Stated exercise -
Reproduce the items below word for word, starting at the line with "Is (x=71, y=176)" and continuing through the last line of the items.

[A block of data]
________
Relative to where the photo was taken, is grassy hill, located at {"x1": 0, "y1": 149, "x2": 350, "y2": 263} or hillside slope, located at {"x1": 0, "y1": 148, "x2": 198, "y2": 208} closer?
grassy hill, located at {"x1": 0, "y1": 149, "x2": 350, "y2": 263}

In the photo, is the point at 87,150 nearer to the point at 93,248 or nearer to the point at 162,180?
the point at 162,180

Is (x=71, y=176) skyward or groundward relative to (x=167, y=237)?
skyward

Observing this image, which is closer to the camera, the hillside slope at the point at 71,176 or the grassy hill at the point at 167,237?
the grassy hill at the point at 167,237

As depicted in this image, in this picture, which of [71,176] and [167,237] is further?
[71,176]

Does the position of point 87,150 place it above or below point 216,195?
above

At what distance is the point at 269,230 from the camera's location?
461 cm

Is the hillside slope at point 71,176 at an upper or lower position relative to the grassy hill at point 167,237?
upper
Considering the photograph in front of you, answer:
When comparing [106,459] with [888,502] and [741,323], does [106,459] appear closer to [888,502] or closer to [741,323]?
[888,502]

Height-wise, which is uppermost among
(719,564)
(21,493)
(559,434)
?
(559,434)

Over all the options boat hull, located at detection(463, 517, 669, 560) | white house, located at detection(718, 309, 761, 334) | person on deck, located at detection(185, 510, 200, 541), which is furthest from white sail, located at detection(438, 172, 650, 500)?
________
Solution -
Is (x=71, y=176) skyward or groundward relative to (x=167, y=237)?
skyward

Observing this image, which is closer to the camera, the hillside slope at the point at 71,176 or the grassy hill at the point at 167,237?
the grassy hill at the point at 167,237

As depicted in this image, in this picture, which of [71,176] and [167,237] is further?
[71,176]

Does the position of point 87,150 place it above or below point 216,195?
above

At what distance is the point at 269,230 from the camera's location?
461 cm

Is the hillside slope at point 71,176 at an upper or lower position relative to the grassy hill at point 167,237?
upper
Considering the photograph in front of you, answer:
When comparing [106,459] with [888,502] and [741,323], does [106,459] appear closer to [888,502] or closer to [741,323]?
[888,502]

Height-wise, which is uppermost among
(719,564)
(21,493)
(559,434)
?
(559,434)

Over all the options boat hull, located at detection(463, 517, 669, 560) | white house, located at detection(718, 309, 761, 334) | person on deck, located at detection(185, 510, 200, 541), which is furthest from white sail, located at detection(438, 172, 650, 500)?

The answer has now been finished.